Idea: use genetic variants as instruments for an exposure (for example, LDL cholesterol).

Key assumptions (simplified):

1. The variant is associated with the exposure.
2. The variant is not associated with confounders of the exposure–outcome relation.
3. The variant affects the outcome only through the exposure.

In [None]:
from __future__ import annotations

import numpy as np
import pandas as pd
import statsmodels.api as sm

np.random.seed(11088)
n = 1000
G = np.random.binomial(2, 0.3, size=n)
X = 0.5 * G + np.random.normal(0, 1, size=n)
Y = 0.8 * X + np.random.normal(0, 1, size=n)
df_iv = pd.DataFrame({"G": G, "X": X, "Y": Y})

# Naïve regression of Y on X
X_design = sm.add_constant(df_iv["X"])
model_naive = sm.OLS(df_iv["Y"], X_design).fit()

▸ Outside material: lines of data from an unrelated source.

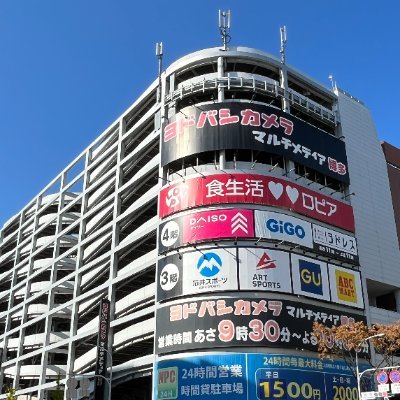 yodobashi_haka's profile picture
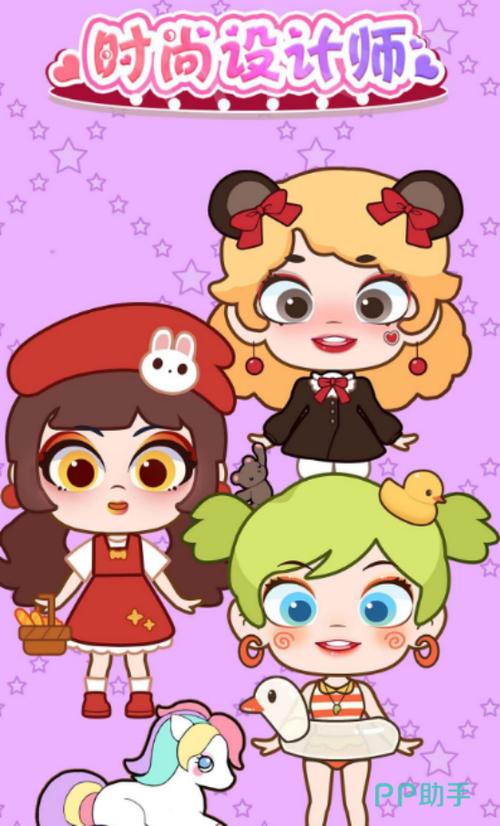 适合女生游戏推荐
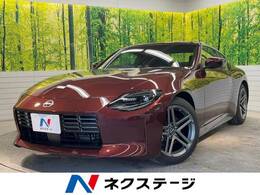 日産 フェアレディZ 3.0 6MT BOSEサウンド 1オーナー コネクトナビ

# Two‑stage least squares (very simple)
X1 = sm.add_constant(df_iv["G"])
stage1 = sm.OLS(df_iv["X"], X1).fit()
X_hat = stage1.predict(X1)
X2 = sm.add_constant(X_hat)
stage2 = sm.OLS(df_iv["Y"], X2).fit()

print("Naïve association (Y on X):")
print(model_naive.params)
print("\nIV estimate (two‑stage):")
print(stage2.params)

## 2. Negative control designs

Negative controls are variables for which no causal effect is expected.

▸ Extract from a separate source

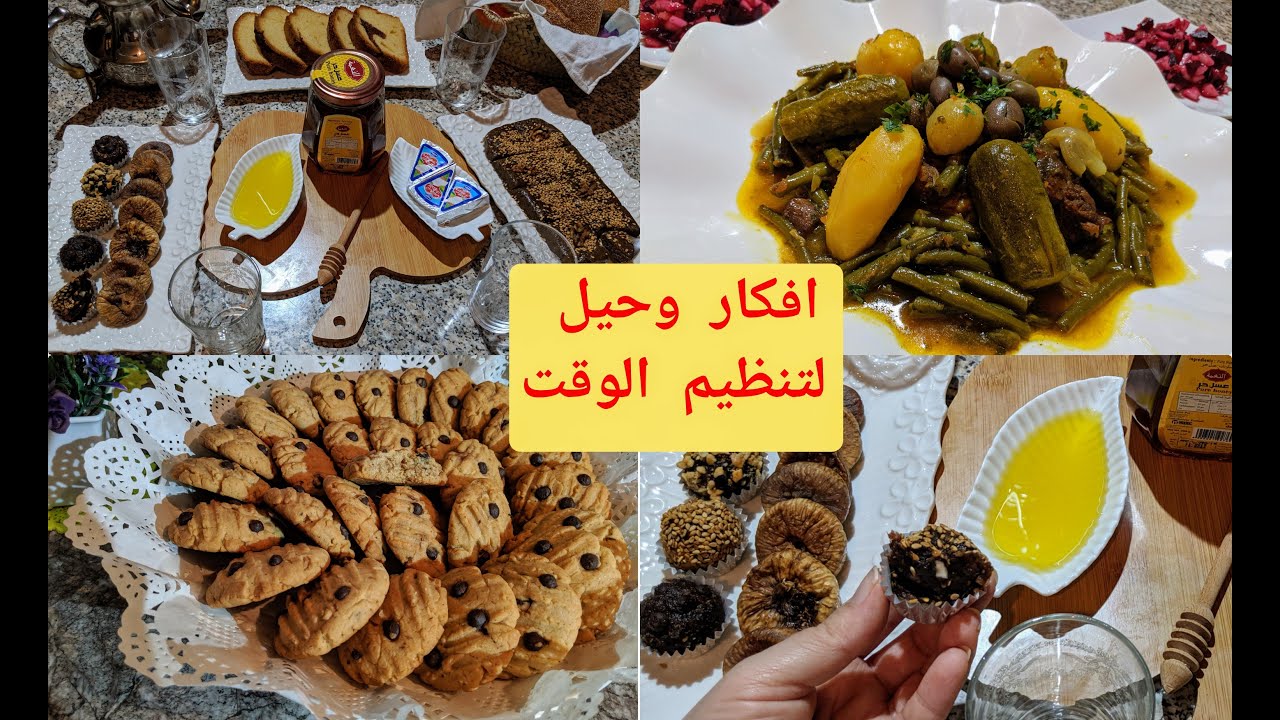 جدول وجبات هد اليوم فطور صحي غداء ولاد الشعب/كوكيز سريع لكوطي طريقتي فتنظيم الوقت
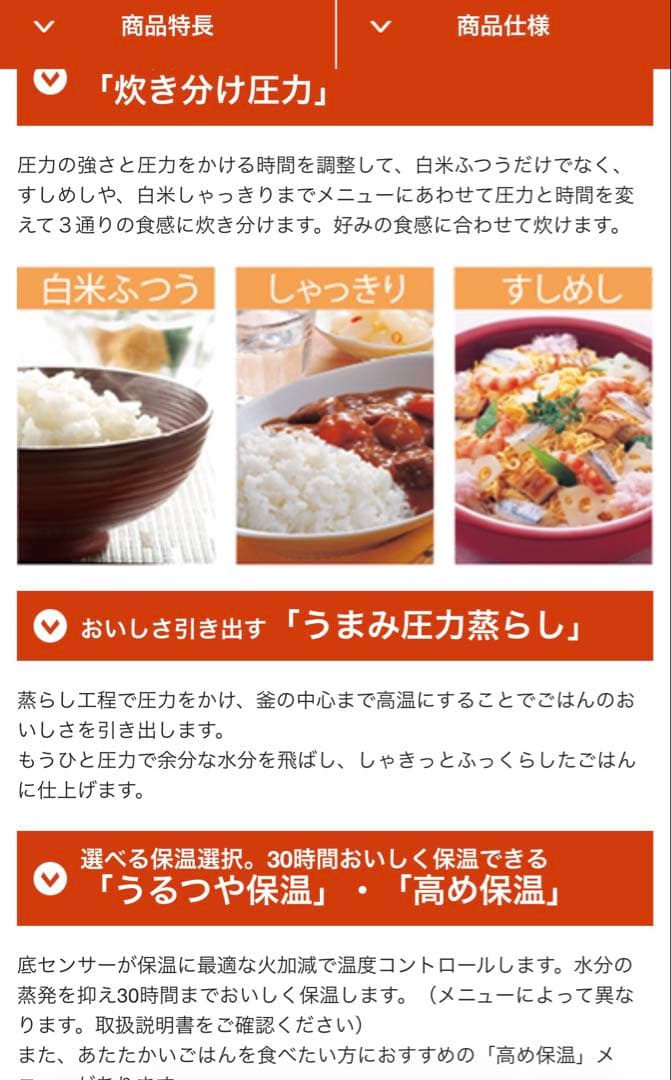 【美品】象印 圧力IH炊飯ジャー 極め炊き 5.5合炊きプレミアムブラウン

- A **negative control outcome** should not be affected by the exposure.
- A **negative control exposure** should not cause the outcome but share similar confounding.

Observing an association where none should exist suggests residual confounding or bias.

## 3. G‑methods (very brief)

G‑methods, such as marginal structural models, address time‑varying exposures and confounders.
They rely on weighting strategies to estimate the effect of sustained interventions.

Implementation requires longitudinal data and careful model specification.

## 4. Trial emulation with cohort data

Using observational cohort data, we can emulate a target trial by clearly specifying:

- Eligibility criteria.
- Exposure strategies and timing.
- Outcome definition and follow‑up.
- Analysis approach (for example, intention‑to‑treat analogue).

This helps reduce biases such as immortal time bias and time‑lag bias.

## 5. Reflection

- Which of these modern methods do you find most convincing?
- How might they change your interpretation of nutritional epidemiology findings?
- If you were advising a policymaker, which types of evidence would you prioritise?